What it finds is insect life, and the first main pillar of the book follows a succession of point-of-view Spiders (named in the books Portia, after their progenitor species) as their species climbs first the evolutionary ladder, and the social/technological one, aided by viral re-engineering and a half-AI, half-human orbiting station. The second pillar follows a small cast of humans in a sub-light colony ship, the Gilgamesh, fleeing a human civilisation that built itself back up from cataclymic war only to discover the damage to Earth was terminal, and they needed to find a new home. The crew of the Gil hop in and out of cold storage as it travels the long centuries between stars, the last hope of a dying race. 

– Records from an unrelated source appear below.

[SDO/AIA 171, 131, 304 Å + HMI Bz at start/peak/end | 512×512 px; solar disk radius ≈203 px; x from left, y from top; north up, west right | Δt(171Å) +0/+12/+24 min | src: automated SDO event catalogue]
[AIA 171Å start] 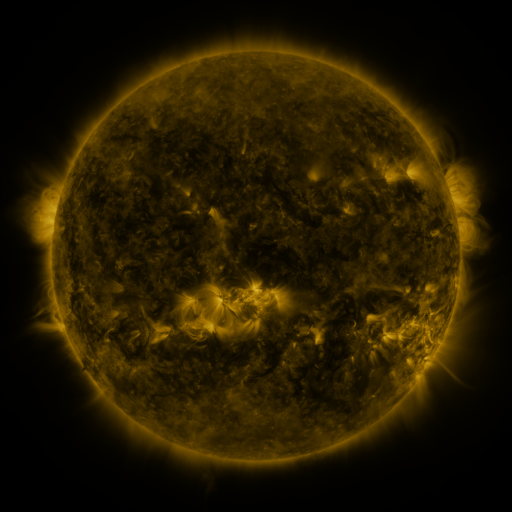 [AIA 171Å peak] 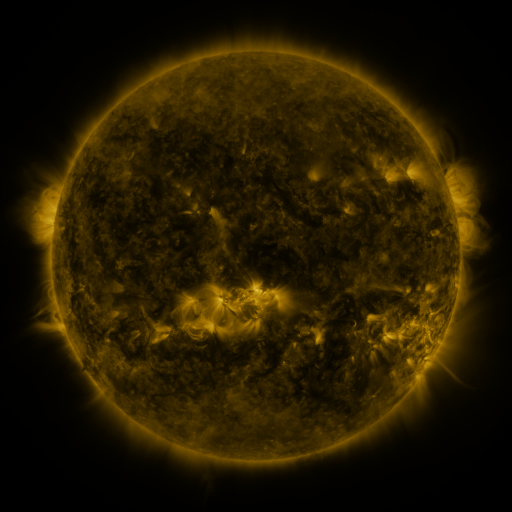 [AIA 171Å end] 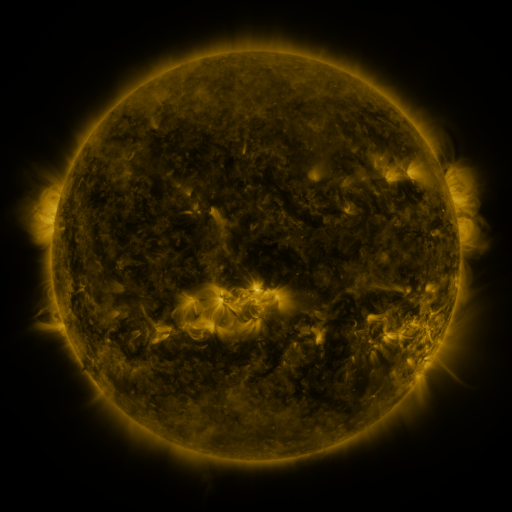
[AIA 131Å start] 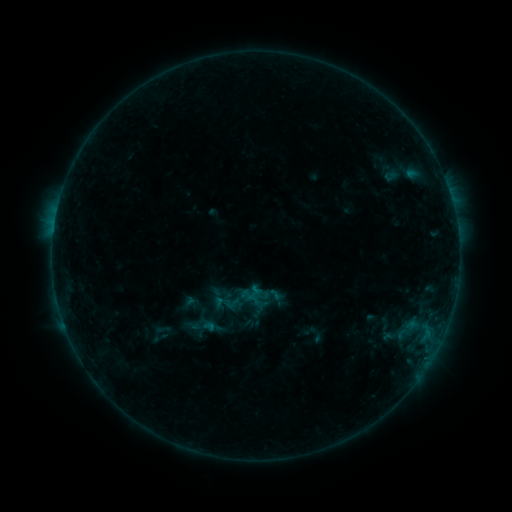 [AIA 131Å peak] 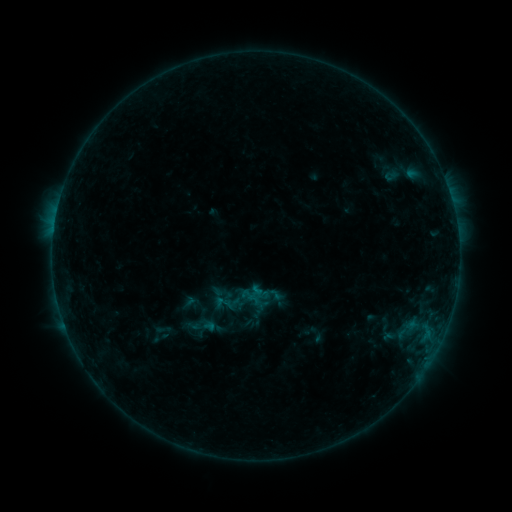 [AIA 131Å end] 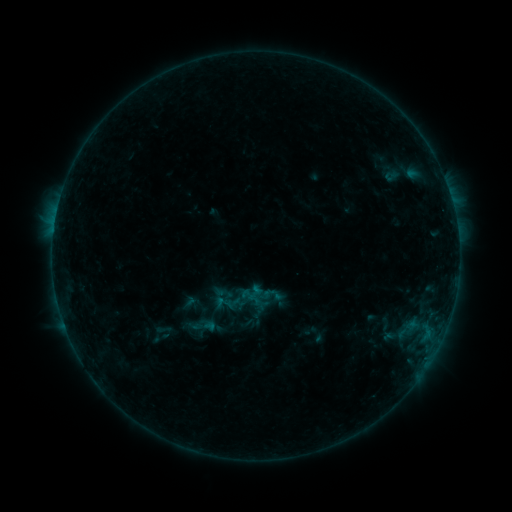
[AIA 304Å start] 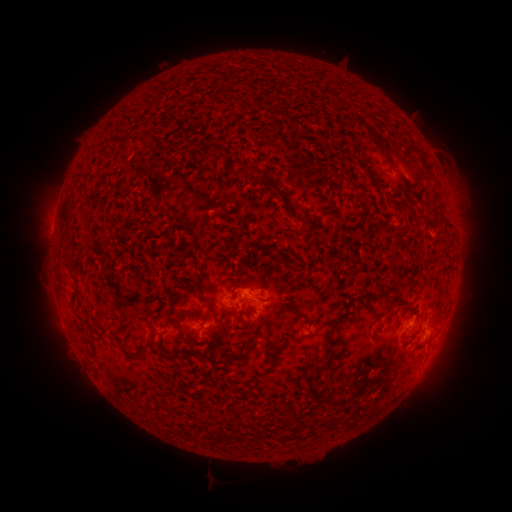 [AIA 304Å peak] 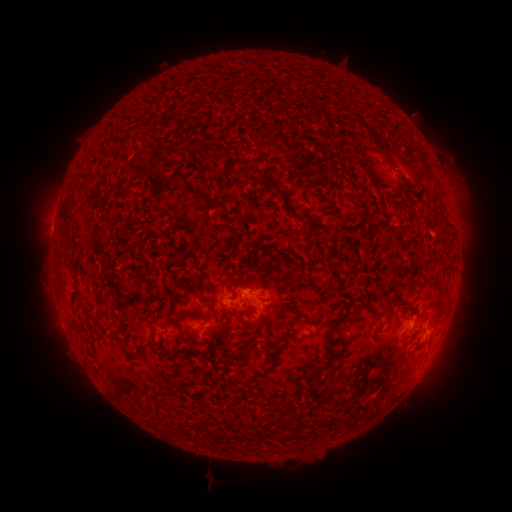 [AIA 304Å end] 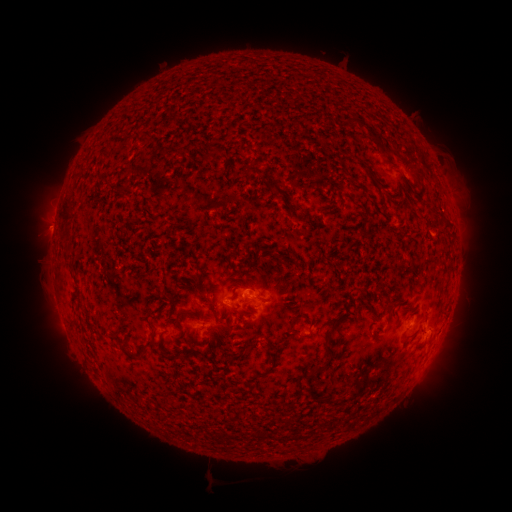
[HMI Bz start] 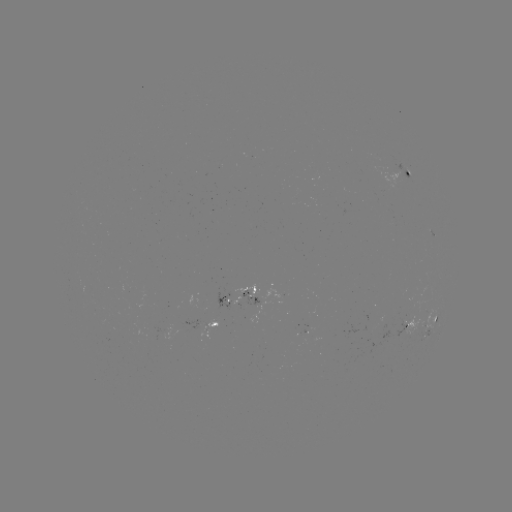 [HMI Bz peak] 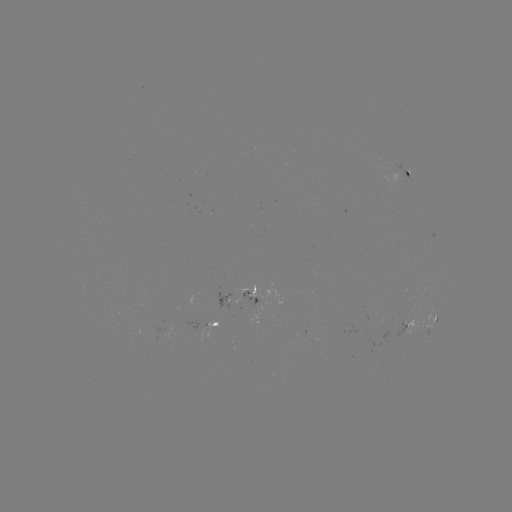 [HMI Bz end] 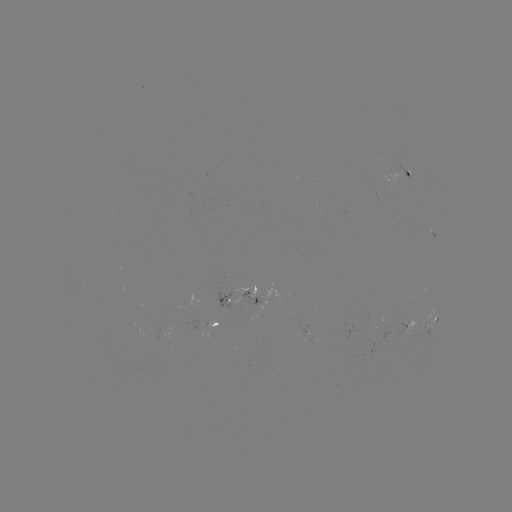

no flare in any classed list; no EUV-trigger detection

Its a great counterpoint in both tone and story, as one race ascends and the other clings on. Strucuturally, the novel breaks down into discrete sections that allow each pillar to tell contrasting stories, thematically if not directly linked, and the echoing spider characters (not the same individuals, of course) giving an engaging illusion of character continuity. The book works hard to make the spiders likable, understandable, and yet still pretty alien in their thought patterns, wheras it allows the crew of the Gilgamesh to be more....human, I guess. Its does lead to a slight imbalance, which I mentioned early, where with one aberant (and actually human influenced) exception, the Spiders are aspiring, rational, collectivist heroes, deserving of a world that, it seems, our spent and broken decendants would take from them. 

Humanity, of course, has destroyed itself, ruined by it's own hubris, hatred and competition. Humans aren't rational, or collectivist, and don't aspire to do anything other than cling onto existant with their dirt and blood flecked fingernails. Being human myself, I always retained sympathy for even the worst of them; they're playing a game for the highest stakes imaginable, with every decision carrying a weight that is unimaginable. As the book moves towards tradgedy the human story becomes desperately sad,and I wondered if fictional individuals were due to pay a price for the authors frustration with the state of today, another long and noble tradition in SF literature (and there is nothing wrong with that). 

Children of Time is an interesting blend of familar ideas given new life by their setting and story arcs. He's obviously a big fan of David Brin (there's a shout-out in the second line of the book!), for example, but the nano-virus as an agent for Uplift means that it's less predictable and controlled, giving the spiders a sense of agency in their own evolution. He does lean on the nano-virus a little hard in places, and it does skirt the edges of Deus Ex Machina, before staying safely outside. It's also challenging and different to have an sympathetic race that built on creatures that are usually put firmly in the "bad aliens" column. It manages, in the end, to be Uplifting in all senses of the word.